To ease their anxiety they are likely to research their journeys well in advance, using a small number of websites – including those of specific transport operators, or big name brands like Google. Brand is as important as content or accuracy of information to these travellers, because they will trust information from brands and company names they recognise. Indeed, we examine this point in more detail here.
These passengers don’t want optimum routes or even a large number of choices; they just want a predictable journey. They will use route maps and schematics to visualise the transport network.
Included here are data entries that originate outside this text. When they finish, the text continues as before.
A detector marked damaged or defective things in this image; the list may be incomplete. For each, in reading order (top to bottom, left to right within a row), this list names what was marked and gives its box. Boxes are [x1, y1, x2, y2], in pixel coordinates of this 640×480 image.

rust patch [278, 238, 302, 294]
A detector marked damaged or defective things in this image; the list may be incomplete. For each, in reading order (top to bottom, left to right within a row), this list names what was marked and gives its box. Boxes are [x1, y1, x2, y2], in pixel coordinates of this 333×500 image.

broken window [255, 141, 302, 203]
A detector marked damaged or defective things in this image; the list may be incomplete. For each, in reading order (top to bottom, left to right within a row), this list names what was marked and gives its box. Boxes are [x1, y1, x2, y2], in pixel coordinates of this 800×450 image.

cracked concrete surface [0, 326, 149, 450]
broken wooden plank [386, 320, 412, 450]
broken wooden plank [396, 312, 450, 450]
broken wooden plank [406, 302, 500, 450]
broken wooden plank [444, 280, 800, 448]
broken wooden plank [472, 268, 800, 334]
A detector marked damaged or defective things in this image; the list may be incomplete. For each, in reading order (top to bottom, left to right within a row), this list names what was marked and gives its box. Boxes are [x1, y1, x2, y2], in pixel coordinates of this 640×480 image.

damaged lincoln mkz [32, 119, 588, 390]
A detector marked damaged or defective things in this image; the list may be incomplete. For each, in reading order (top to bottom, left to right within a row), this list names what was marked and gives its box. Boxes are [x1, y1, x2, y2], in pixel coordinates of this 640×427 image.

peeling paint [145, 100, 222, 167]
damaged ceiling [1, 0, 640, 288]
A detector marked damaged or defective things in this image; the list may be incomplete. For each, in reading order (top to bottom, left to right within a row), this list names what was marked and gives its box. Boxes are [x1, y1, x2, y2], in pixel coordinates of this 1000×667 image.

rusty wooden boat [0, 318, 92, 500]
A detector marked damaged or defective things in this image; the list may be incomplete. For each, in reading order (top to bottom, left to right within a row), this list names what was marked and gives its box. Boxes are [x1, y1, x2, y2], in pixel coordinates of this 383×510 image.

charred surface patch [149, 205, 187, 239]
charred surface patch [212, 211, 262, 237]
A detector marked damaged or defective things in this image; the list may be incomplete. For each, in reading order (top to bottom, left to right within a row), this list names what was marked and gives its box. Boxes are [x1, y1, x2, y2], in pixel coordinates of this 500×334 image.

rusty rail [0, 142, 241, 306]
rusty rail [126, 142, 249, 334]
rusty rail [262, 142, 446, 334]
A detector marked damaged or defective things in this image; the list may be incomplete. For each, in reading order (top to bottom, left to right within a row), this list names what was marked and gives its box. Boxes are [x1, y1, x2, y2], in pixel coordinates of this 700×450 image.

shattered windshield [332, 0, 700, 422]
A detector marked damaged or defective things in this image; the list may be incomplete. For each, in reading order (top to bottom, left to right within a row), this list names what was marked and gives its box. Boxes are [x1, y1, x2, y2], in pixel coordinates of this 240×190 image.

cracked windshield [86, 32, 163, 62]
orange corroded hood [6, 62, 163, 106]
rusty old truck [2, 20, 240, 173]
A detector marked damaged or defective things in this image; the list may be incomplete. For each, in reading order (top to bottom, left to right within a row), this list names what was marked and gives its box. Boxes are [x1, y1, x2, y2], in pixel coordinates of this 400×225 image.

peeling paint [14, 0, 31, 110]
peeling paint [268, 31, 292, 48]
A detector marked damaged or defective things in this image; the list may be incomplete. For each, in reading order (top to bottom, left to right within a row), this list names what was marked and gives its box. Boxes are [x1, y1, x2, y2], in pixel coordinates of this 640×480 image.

They are likely to pre-book tickets where possible, and rely on a printout of their itinerary, as well as information displays and at stop printed material, to provide reassurance that they are following their intended journey.
In the event of disruption or a deviation from their itinerary, they are more likely to seek advice from a person, rather than technology.
So as technology suppliers, we need to let the user explore the transport network to find a suitable journey. Allow them to book tickets (using the same website) and provide a clear printout of the itinerary. There needs to be consistency between this data, and that provided along the route.
Irregular, confident traveller
Moving along the spectrum, this group of passengers aren’t regular users of public transport, but are nonetheless confident in their ability to navigate the network.
These passengers may still pre-plan their journeys, which serves to confirm their travel options. They are likely to recongnise the cost savings of pre-booking tickets, especially for the longer distance legs of their journey; but not be too concerned about tickets for the “last mile”.
Any anxiety is likely to be greater at the destination of the journey, so their pre-trip research will focus on identifying a solution they will later rely on. Their requirement will be based on ease of use, rather than brand or functionality.
I would suggest these passengers prefer a website, and don’t want the overhead of downloading an App for a small number of trips. Real-time and disruption information can be useful, but need to be well presented so as not to become a barrier to the use of public transport.
In the event of travel disruption, their confidence will allow them to use a mixture of technologies – personal devices and at stop/station technology – to identify a solution.
Passenger information, solutions for this group need to include location based services, mapping and mobile friendly websites.
Finally, we arrive at our expert users; the regular commuters. They will know the area well and have a strong working knowledge of bus operators, schedules, locations of bus stops and local geography.
They are likely to have researched alternative websites and apps, settling upon a specific one that suits their needs. They will be less interested in brand, and more on features.
These regular passengers have more intensive information requirements. They will be interested in active content – meaning information on disruptions, delays - and expect this to be pushed to them before and during their journey. They will expect the system to know their individual preferrences, and will be willing to set up an account to enable this. They will use their personal device for all interactions, barely noticing the at stop/station displays.
Passenger information solutions for this group must consume relevant external data sources. Real-time and disruption information are expected, and Apps become the preferred channel over websites. The solution must not be overcomplicated, presenting complex data clearly, in order to address the passenger’s requirements.
There may well be no such thing as an average traveller; but clearly there are identifiable ‘types’. We can generalise about the shifting information requirements of these different travellers by plotting them along a spectrum: and tailoring our information solutions and services to these needs. To those of you delivering a passenger information solution – which type of traveller does your solution support?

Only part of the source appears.